I also wait for responses from C2. There are really quick in sending text snippets but do not really answer the questions and what is even more annoying is the timelag of the responses. On an important issue like tradability of a strategy getting one answer a day is just not appropriate.

Update: I got a message last night from C2 indicating that they have now adopted the new IB margin requirements.

Thanks,
David

Latest update from IB:

“While IB did increase the maintenance margin requirement for volatility products on 08/19/17, the initial margin multiplier was removed and a rules vs risk based margin system was added. Currently, the initial margin requirement for volatility products is being calculated as the greater of the rules based or risk based requirement. This calculation has had the effect of reducing the previous increased Initial Margin Requirements.”

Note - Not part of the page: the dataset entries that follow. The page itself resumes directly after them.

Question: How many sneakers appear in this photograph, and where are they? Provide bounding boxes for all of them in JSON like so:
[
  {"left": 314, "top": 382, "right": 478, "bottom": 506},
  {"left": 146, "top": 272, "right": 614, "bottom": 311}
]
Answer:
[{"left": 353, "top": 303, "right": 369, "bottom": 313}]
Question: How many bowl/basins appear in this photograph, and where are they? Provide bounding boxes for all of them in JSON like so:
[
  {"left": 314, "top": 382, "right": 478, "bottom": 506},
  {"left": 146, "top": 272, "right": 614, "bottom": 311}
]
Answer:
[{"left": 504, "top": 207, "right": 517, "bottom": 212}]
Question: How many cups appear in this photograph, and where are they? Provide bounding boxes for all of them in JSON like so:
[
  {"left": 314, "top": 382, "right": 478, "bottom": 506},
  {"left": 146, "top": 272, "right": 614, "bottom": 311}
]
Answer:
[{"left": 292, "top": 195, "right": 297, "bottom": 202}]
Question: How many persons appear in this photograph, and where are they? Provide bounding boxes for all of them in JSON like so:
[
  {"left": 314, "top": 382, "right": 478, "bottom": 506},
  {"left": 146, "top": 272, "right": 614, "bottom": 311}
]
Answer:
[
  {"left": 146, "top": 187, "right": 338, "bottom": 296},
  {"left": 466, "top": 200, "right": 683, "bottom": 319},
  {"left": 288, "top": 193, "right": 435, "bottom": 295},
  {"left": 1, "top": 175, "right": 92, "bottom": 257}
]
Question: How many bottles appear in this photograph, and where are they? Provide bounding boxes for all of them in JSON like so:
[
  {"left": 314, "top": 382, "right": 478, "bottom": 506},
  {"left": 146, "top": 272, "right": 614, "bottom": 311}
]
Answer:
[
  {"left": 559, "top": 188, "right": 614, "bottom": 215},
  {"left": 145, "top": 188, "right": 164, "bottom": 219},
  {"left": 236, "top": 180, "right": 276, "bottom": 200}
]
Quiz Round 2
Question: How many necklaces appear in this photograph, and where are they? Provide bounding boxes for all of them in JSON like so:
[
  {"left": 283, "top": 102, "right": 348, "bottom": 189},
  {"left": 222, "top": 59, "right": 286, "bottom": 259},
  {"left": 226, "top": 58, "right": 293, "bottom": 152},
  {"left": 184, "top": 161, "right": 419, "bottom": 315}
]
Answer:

Not sure how C2 is going to manage that.

Thanks,
David

This reminds me of the time when the “Ultra Ultra” ETFs (the 3x) kept having their margin rules tweaked, I didn’t trade those nor do I trade the volatility ETFs/ETNs, but I can see where it would be maddening while they keep messing with it. There is the additional thought that if (when) SHTF who knows what kind of margin changes may occur at the worst possible moment on these products, hence why I think everyone should be hedging with tail options like you do…

It seems Interactive Brokers has again increased their margin for XIV. It seems the margin requirement is 100% now! Does anyone know if it is the same with portfolio margin accounts?

As of yesterday, IB margin requirement on $Uvxy/$tvix is 450% and $svxy/$xiv/$vxx is 200%.